> [TASK OBJECTIVE]
Return verbatim all lines from the first one in the records to the line with "common name: weka", both ends kept.

> [EXERCISE MATERIAL]
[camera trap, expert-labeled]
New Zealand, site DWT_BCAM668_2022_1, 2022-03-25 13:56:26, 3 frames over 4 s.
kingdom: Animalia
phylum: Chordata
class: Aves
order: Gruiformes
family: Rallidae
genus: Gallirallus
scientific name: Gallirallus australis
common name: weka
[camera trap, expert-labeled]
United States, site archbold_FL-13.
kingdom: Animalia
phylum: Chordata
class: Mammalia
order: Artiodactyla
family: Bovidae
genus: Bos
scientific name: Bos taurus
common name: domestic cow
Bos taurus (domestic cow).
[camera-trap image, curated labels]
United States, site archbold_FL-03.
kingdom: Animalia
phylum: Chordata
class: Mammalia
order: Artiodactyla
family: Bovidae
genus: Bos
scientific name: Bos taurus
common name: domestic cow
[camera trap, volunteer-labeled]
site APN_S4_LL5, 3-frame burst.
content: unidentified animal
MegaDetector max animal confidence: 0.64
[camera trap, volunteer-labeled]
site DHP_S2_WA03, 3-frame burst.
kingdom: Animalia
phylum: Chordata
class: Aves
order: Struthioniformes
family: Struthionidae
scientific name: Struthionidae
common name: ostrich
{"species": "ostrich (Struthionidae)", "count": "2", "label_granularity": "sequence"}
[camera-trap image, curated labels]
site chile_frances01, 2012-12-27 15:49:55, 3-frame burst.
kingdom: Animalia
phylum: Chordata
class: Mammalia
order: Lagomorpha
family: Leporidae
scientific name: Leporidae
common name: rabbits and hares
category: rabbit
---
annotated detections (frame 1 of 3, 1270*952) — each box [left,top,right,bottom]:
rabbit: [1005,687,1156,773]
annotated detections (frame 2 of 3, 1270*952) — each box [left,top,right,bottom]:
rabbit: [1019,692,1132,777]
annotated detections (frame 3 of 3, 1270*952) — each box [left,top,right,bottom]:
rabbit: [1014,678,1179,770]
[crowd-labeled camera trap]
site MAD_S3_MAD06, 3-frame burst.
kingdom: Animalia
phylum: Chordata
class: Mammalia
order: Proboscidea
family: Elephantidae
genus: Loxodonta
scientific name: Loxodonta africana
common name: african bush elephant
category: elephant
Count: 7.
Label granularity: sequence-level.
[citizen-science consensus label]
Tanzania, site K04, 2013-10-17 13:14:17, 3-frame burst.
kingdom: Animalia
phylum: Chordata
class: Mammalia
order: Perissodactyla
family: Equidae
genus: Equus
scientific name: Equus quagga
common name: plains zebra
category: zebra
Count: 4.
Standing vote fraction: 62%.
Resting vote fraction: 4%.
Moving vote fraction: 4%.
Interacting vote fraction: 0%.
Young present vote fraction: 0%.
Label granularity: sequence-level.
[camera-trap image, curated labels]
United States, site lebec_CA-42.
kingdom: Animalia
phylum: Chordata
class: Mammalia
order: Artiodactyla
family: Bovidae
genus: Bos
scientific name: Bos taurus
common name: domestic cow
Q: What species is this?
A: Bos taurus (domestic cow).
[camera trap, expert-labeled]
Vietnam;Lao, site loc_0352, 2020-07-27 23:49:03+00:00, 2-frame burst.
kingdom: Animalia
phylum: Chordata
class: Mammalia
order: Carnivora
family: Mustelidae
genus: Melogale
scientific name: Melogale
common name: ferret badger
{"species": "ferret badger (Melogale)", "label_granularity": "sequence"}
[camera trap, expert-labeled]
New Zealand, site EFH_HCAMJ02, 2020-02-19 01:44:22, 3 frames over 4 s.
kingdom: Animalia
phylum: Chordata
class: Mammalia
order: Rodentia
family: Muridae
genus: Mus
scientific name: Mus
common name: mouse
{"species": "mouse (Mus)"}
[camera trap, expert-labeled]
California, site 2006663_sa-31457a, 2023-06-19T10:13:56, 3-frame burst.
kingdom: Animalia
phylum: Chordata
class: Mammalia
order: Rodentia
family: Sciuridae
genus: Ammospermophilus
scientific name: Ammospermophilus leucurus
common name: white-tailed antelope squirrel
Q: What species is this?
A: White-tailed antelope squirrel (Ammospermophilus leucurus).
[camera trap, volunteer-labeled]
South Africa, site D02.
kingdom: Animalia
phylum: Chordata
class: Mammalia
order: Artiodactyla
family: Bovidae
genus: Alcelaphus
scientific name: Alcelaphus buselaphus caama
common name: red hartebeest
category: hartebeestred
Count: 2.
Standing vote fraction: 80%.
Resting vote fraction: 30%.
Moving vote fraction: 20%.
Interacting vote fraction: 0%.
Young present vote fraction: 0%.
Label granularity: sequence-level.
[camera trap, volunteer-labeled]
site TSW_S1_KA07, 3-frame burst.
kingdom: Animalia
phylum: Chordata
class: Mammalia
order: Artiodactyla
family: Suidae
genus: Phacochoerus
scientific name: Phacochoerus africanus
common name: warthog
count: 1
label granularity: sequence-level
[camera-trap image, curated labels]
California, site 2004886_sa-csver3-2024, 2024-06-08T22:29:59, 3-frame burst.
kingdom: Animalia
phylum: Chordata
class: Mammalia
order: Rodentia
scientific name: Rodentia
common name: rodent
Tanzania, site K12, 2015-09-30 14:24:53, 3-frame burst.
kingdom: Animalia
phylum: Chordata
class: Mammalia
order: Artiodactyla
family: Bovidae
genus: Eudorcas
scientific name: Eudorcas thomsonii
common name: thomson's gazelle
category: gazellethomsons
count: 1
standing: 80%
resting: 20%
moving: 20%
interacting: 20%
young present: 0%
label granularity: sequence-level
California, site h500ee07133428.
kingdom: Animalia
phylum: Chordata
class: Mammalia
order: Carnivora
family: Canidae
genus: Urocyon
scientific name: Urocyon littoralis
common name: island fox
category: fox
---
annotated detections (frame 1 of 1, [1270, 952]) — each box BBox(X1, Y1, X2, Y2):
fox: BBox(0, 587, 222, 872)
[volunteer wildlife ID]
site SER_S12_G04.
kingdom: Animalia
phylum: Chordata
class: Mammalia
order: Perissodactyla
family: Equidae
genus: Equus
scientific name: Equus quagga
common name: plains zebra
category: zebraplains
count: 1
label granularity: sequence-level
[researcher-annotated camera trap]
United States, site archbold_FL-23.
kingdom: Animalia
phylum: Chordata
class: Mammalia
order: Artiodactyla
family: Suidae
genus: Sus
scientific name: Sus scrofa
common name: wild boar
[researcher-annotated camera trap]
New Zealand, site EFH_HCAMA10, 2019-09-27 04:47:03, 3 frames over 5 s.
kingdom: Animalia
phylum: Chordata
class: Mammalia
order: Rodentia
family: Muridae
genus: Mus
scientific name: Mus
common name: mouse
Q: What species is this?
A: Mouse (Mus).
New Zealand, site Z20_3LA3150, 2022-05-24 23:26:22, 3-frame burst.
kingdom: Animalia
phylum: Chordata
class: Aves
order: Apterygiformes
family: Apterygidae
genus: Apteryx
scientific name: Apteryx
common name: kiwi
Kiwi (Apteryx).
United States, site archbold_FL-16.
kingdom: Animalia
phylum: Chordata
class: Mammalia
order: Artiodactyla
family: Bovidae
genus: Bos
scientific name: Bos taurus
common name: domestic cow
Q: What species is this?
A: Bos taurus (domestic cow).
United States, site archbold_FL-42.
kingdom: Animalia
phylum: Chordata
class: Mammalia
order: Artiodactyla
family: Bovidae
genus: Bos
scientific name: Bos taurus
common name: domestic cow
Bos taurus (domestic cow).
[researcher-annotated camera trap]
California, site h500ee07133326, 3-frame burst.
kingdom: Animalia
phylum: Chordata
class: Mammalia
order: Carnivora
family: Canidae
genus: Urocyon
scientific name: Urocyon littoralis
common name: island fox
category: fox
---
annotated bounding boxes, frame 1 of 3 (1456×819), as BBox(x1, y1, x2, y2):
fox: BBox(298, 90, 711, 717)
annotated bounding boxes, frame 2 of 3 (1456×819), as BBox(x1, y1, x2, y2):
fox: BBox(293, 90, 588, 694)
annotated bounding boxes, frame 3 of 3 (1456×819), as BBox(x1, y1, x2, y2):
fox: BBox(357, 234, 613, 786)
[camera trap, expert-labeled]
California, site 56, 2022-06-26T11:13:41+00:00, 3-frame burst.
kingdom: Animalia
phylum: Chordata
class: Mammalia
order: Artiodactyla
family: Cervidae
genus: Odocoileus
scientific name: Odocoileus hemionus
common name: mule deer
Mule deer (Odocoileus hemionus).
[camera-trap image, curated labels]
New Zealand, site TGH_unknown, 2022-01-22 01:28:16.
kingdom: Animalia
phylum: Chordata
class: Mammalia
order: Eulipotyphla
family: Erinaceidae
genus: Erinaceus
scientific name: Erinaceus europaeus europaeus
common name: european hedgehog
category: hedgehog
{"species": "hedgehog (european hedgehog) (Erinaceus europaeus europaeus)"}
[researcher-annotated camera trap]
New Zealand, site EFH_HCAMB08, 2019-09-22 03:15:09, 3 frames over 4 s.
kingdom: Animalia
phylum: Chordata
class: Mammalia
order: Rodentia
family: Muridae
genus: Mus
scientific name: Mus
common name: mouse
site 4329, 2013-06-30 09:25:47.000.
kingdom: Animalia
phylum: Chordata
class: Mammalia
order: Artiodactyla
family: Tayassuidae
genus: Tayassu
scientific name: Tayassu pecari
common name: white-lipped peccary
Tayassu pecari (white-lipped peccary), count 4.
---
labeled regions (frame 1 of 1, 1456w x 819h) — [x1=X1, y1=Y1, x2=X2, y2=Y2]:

> [OUTPUT FOR THIS TASK]
[camera trap, expert-labeled]
New Zealand, site DWT_BCAM668_2022_1, 2022-03-25 13:56:26, 3 frames over 4 s.
kingdom: Animalia
phylum: Chordata
class: Aves
order: Gruiformes
family: Rallidae
genus: Gallirallus
scientific name: Gallirallus australis
common name: weka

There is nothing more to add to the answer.